Records shown ▸
══════════
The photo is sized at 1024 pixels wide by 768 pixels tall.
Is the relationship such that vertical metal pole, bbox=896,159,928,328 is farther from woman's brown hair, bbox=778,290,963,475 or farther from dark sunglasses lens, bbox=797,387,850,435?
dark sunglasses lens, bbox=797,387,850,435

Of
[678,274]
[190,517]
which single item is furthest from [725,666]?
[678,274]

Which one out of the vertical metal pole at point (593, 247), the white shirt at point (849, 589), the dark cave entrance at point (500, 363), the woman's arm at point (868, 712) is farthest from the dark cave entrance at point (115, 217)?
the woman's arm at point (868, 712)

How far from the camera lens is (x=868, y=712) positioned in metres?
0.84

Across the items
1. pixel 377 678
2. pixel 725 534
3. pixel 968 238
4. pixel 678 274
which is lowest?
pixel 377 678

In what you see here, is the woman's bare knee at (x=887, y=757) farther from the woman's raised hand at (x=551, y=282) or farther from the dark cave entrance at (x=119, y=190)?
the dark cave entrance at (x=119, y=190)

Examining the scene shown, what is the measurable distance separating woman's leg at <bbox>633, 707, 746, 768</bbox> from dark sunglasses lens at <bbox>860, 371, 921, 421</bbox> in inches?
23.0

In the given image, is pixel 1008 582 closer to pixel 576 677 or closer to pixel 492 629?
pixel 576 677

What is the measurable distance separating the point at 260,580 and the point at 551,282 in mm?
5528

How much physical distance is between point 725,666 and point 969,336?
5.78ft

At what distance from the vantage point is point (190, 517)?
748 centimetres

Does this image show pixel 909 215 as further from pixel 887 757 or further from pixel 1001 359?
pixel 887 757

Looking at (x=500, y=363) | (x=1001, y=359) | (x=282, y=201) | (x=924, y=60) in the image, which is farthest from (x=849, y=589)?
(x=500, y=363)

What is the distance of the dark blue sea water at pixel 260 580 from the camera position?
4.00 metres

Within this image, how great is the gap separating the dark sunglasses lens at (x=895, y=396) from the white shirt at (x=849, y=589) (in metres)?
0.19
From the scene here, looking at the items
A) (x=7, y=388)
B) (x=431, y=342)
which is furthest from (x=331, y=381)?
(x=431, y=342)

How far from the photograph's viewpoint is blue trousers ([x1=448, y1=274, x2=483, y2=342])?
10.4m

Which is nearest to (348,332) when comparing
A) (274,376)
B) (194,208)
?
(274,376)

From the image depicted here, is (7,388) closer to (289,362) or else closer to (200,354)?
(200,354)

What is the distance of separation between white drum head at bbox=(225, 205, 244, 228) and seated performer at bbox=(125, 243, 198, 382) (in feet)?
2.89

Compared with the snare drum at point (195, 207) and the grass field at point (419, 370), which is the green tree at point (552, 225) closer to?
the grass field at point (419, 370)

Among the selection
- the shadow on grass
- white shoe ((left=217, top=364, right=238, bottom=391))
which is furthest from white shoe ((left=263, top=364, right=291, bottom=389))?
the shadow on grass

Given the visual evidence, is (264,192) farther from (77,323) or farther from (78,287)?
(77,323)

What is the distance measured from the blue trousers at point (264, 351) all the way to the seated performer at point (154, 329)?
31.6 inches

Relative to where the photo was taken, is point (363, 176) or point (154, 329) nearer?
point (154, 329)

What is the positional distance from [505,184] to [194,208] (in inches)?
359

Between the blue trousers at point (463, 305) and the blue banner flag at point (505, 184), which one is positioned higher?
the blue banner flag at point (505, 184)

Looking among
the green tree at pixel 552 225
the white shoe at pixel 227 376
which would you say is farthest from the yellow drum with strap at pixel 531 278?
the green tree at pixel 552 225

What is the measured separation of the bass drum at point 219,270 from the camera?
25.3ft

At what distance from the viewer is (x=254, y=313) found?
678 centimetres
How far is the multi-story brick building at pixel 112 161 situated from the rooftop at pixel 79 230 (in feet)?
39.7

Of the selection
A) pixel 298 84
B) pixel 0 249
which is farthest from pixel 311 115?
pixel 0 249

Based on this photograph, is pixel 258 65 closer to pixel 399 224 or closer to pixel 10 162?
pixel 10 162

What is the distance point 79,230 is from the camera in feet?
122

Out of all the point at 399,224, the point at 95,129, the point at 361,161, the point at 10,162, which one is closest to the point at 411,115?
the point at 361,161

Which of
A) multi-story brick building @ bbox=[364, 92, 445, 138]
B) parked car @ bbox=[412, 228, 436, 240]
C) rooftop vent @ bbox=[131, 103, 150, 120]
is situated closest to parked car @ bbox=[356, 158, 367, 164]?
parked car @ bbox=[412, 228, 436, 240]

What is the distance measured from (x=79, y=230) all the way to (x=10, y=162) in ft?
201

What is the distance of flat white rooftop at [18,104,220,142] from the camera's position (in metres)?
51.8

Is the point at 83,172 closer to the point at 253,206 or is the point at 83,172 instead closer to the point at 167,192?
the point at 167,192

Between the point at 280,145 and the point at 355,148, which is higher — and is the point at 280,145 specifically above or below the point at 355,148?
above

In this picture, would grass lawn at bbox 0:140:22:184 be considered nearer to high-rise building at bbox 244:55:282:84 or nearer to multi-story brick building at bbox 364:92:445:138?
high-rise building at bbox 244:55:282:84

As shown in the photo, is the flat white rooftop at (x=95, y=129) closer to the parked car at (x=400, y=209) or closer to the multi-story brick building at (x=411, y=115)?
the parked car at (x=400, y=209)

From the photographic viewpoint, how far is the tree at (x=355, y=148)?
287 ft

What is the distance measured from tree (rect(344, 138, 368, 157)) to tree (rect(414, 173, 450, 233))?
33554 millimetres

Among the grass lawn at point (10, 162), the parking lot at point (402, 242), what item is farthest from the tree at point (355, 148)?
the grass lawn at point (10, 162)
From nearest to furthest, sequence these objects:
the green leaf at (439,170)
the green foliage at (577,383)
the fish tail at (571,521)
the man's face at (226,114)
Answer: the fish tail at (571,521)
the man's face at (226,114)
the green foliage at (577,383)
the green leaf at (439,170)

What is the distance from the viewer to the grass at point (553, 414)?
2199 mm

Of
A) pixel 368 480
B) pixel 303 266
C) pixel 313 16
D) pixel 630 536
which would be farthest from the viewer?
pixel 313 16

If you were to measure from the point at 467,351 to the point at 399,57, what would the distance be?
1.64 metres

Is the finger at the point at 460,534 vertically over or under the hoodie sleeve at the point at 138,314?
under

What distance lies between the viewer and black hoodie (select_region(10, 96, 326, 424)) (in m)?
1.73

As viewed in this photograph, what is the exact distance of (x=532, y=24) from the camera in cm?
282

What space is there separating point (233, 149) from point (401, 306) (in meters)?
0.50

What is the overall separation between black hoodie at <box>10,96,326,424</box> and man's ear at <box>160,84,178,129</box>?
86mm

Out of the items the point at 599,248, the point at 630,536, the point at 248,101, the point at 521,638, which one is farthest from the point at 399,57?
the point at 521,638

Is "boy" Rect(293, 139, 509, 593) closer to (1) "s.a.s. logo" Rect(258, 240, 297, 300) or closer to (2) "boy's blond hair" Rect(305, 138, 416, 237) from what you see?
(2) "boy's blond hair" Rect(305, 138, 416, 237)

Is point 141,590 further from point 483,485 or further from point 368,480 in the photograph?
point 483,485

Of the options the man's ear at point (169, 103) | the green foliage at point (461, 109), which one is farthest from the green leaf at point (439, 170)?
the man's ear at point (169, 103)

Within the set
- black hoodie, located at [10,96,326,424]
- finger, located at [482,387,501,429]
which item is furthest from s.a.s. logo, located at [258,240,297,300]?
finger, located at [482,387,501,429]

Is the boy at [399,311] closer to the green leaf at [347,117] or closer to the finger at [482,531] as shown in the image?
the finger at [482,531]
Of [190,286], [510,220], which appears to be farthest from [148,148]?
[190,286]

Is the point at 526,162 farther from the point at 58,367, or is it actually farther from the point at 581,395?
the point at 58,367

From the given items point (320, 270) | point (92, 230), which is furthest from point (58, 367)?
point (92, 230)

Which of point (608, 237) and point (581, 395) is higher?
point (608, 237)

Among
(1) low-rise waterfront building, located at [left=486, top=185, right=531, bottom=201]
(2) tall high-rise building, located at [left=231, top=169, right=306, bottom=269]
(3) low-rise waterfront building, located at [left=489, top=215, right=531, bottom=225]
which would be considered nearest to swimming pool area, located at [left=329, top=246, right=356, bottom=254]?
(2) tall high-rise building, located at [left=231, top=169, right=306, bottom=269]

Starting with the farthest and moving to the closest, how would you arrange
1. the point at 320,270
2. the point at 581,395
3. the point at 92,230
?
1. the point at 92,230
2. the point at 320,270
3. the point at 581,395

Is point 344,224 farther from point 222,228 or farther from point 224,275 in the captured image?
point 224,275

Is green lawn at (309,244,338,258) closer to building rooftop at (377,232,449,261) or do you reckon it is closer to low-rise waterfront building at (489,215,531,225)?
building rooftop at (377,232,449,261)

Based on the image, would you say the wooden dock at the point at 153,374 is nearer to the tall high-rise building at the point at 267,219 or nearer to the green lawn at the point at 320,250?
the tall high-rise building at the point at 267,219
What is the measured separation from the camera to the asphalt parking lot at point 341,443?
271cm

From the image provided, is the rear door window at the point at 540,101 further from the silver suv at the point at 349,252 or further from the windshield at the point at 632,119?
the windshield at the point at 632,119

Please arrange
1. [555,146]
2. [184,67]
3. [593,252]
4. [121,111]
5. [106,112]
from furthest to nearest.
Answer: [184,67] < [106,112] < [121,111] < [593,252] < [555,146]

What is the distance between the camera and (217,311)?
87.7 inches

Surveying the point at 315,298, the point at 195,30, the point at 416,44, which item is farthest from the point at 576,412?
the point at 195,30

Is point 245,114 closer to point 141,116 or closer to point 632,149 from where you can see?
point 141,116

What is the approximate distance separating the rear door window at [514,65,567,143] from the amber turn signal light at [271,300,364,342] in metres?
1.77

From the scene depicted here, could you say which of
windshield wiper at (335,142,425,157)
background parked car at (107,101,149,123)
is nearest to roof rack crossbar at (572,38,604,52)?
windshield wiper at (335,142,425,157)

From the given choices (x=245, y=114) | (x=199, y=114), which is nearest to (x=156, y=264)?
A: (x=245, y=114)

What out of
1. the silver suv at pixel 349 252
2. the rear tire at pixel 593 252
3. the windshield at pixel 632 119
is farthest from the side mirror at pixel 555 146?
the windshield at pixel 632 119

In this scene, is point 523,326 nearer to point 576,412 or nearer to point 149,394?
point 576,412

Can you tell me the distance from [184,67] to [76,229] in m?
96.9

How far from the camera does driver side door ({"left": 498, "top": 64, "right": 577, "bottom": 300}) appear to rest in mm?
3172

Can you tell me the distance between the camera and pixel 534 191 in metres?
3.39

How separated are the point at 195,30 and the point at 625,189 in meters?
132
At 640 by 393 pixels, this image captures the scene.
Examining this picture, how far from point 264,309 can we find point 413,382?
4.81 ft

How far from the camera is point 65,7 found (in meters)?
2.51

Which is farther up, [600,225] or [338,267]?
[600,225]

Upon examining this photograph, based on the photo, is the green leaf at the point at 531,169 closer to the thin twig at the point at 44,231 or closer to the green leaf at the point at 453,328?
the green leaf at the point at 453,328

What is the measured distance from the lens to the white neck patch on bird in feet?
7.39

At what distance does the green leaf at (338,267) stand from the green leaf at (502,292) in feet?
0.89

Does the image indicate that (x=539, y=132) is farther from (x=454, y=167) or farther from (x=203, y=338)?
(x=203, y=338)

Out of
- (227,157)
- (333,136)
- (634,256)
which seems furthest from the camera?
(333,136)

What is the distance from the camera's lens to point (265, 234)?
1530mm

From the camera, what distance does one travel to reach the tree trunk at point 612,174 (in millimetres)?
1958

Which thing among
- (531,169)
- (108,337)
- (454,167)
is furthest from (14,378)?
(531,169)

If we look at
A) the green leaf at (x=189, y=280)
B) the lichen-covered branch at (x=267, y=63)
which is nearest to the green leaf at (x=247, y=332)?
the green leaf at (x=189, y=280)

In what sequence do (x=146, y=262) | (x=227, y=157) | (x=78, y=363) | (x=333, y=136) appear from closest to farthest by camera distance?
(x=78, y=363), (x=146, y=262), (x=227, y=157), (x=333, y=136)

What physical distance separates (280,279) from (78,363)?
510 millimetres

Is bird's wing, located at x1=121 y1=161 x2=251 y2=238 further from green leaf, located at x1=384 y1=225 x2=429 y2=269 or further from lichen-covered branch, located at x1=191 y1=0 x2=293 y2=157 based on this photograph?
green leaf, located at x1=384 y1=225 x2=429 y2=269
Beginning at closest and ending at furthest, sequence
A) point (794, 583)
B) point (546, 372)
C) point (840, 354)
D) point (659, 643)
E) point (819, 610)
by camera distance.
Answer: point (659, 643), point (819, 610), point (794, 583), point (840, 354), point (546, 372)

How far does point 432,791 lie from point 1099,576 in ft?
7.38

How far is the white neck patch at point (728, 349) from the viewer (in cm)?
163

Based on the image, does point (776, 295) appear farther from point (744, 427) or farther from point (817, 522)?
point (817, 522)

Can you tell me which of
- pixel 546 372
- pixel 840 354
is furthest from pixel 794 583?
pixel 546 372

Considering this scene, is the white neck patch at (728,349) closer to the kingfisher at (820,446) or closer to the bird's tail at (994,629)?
══════════
Task details ▸ Write the lines out verbatim, from the one with "What physical distance" through the last line of the entries, and stop there.

Full solution ▸
What physical distance separates (280,279) from (78,363)?
510 millimetres

Is bird's wing, located at x1=121 y1=161 x2=251 y2=238 further from green leaf, located at x1=384 y1=225 x2=429 y2=269 or further from lichen-covered branch, located at x1=191 y1=0 x2=293 y2=157 based on this photograph?
green leaf, located at x1=384 y1=225 x2=429 y2=269
Beginning at closest and ending at furthest, sequence
A) point (794, 583)
B) point (546, 372)
C) point (840, 354)
D) point (659, 643)
E) point (819, 610)
by camera distance.
Answer: point (659, 643), point (819, 610), point (794, 583), point (840, 354), point (546, 372)

How far does point 432,791 lie from point 1099,576 in ft?
7.38

How far is the white neck patch at point (728, 349) from the viewer (in cm)?
163

Based on the image, does point (776, 295) appear farther from point (744, 427) or farther from point (817, 522)?
point (817, 522)

Can you tell me which of
- pixel 546 372
- pixel 840 354
is furthest from pixel 794 583?
pixel 546 372

Considering this scene, is the white neck patch at (728,349) closer to the kingfisher at (820,446) or closer to the bird's tail at (994,629)?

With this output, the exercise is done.